1 is an explanatory diagram of increase/decrease in pixels due to enlargement/reduction of pseudo halftone data in the present invention, and FIG. 9 is a block diagram showing a modification of the embodiment of the present invention. Explanation of symbols 1.2...Image memory, 3.-1--
...MPU, 4... Image processing unit, 12, 12. ~12 13.13+~131-- Shift register, 14, 14. ~14 L------
Data selector, 18--Sequencer, 19.2
0---------Register, 21---Adder,
22.--Latch circuit. Patent applicant Agent: Fuji Xerox Co., Ltd.
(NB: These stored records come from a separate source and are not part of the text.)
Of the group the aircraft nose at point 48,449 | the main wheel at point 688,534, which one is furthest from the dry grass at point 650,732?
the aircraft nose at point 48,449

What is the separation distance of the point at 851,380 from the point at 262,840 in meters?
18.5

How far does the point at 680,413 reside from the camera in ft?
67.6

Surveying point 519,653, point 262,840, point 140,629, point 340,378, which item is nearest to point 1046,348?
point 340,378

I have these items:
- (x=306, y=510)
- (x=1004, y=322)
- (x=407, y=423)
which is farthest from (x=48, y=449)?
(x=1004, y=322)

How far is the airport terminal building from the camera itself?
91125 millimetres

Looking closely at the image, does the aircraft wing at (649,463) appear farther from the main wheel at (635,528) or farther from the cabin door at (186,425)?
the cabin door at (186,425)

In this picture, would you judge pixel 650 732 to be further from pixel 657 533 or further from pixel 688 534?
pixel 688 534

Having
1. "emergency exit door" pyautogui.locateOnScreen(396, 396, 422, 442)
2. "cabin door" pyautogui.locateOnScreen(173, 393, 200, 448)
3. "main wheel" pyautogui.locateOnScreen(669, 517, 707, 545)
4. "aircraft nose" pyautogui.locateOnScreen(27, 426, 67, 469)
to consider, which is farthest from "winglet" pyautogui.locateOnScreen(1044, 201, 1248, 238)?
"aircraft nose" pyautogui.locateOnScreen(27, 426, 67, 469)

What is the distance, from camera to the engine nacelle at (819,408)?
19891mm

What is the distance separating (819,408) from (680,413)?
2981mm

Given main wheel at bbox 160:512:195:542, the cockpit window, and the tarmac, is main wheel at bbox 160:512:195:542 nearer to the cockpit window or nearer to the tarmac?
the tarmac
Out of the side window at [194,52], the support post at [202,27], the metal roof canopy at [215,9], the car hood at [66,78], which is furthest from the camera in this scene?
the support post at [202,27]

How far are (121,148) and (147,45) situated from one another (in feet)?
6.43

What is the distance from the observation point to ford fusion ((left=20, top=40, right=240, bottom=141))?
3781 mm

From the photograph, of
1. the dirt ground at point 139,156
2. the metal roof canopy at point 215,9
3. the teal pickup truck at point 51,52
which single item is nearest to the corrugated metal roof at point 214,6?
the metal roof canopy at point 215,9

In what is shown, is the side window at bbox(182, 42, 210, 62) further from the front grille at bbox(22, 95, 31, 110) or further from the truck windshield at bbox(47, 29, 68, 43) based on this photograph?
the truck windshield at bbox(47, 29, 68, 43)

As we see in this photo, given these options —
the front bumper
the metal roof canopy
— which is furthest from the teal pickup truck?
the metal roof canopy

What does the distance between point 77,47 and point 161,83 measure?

Patent Attorneys Shin Matsubara 2 Same Seiji Muraki Same Tadao Hirata Same Same Jun Ueshima - Same Lead powder Hitoshi 1 Figure 2 Figure 3 Figure 4 J Uh. , 7ta
17 Figure 5 (a) lb)
(c) 6th section, 7th figure, te'wo, L7
/
/'Figure 8 tσノ
(b) (C) Figure 9

Claims (1)

[Scope of Claims] An image processing apparatus that converts each pixel of an image into a digital signal and stores it in an image memory, and processes the stored image information for enlarging or reducing the data of a predetermined length to be processed from the image memory. A first shift register to which is input, a second shift register that shifts a predetermined bit from the register at a predetermined timing, and a shift timing that sequentially adds the reduction rate or enlargement rate and generates a carry signal at the time of a carry. and a control unit that changes the amount of data shifted from the first shift register to the second shift register according to the type of carry signal and image data output from the calculation unit. Characteristic image scaling circuit.